God is the creative source of all that is good. And God's being that is not the result of a request. Everything other than God is a gift from God. So, even our praying is God's gift to us. Yet it still makes sense to ask God for things just as it makes sense to ask people for things, even though our asking people for things is also God's work in us. And why does it makes sense to ask people for things? Because we might realize that they are in a position to give us what we are asking for. By the same token, it makes sense to ask God for things that we want because God is in a position to give us what we are asking for, unless we are asking for what cannot possibly exist (like a square circle or the fact that Napoleon never died), or unless we are asking for what it is evil to ask for (like the destruction of the human race).

It cannot, of course, be that God can respond to a request as we can respond to someone who asks for something from us. I mean that if God does not exist in space and time, then God is not ‘someone’ alongside us who can acknowledge requests ‘coming in’ while consequently doing something to try to deal with them. God is not Santa Claus, or even Amazon. God is the Creator of the universe who knows the desires of our hearts even before we express them and can grant what we ask for if what we are asking for makes logical sense and is fitting for us to want.

It has been said that if God wills what God wills from eternity, then our asking for things from God is pointless. But what is it that God wills from eternity? Maybe more than we know. Yet it clearly seems to include a universe in which we are able to make genuine decisions and to have genuine effects. In that case, however, the notion of asking God for things makes as much sense as does starting to cook a curry or seeking directions from a friend. We do not pray so as to change God's mind. We pray because God has made us creatures that can ask for things from God which would not have been granted were it not for our prayers. As Thomas Aquinas puts it: ‘We do not pray in order to change God's plan, but in order to obtain by our prayers those things which God planned to bring about by means of prayers’.

To be sure, our asking for things from God does not inform God in any way. But petitionary prayer does express our recognition that God is able to help us in various ways. And it is an obvious way of putting that recognition into practice. While God gives us much without our asking, it does not follow that it is unreasonable to ask God to provide what we honestly ask for as time goes by, whatever it is that we are asking for (whether ‘peace throughout the world’ or a friend surviving having contracted Covid). People sometimes complain of ‘distractions’ when praying. But that must be because they are not praying for what they actually and honestly want.

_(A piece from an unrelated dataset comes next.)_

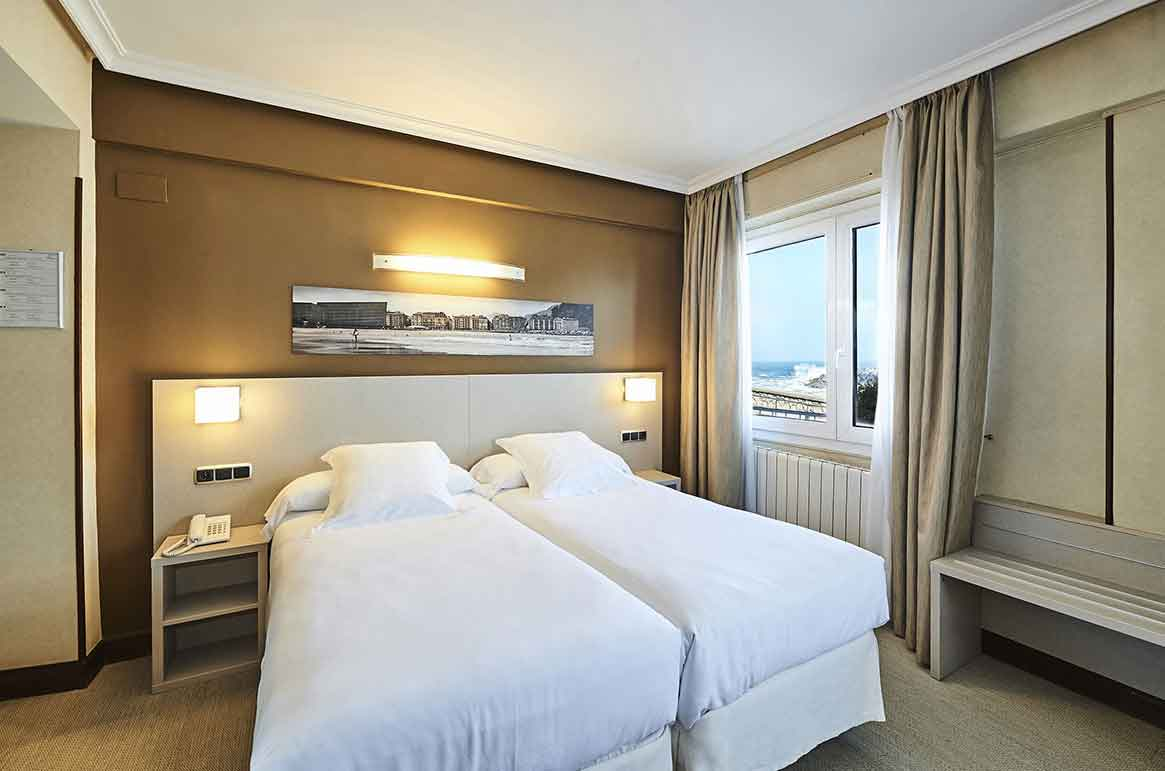 Hotel Parma 2 Stars San Sebastian Tourism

Of course, people often ask God for incompatible things. John might pray for a US presidential election to result in candidate X being in the White House, while Mary might pray for candidate Y ending up there. At least one of them is going to be disappointed, but so it often is when different people ask for different things from each other. ‘No’ is as much an answer as ‘Yes’ as far as requests are concerned. Yet we do not take that fact to suggest that making requests is a silly thing to do when it comes to expressing what we want. Neither do we think that uttering requests automatically guarantees that we shall get what we ask for. We do not think that to ask for something is to wield a tool of power (like a vaccine for a disease). Yet we can still make sense of asking for something we need from a source that is able to bring about what we are looking for. And, for this reason, and if God is the Maker of all things, to ask God for what we want certainly makes sense.

Christians will rightly say that this practice is commended to us by Christ (as in the Our Father prayer). But the friend who sent me the email referred to above believes that God exists without taking herself to be a Christian. I hope that she, and others like her, might appreciate what I have just been saying as I have not appealed to any uniquely Christian way of thinking.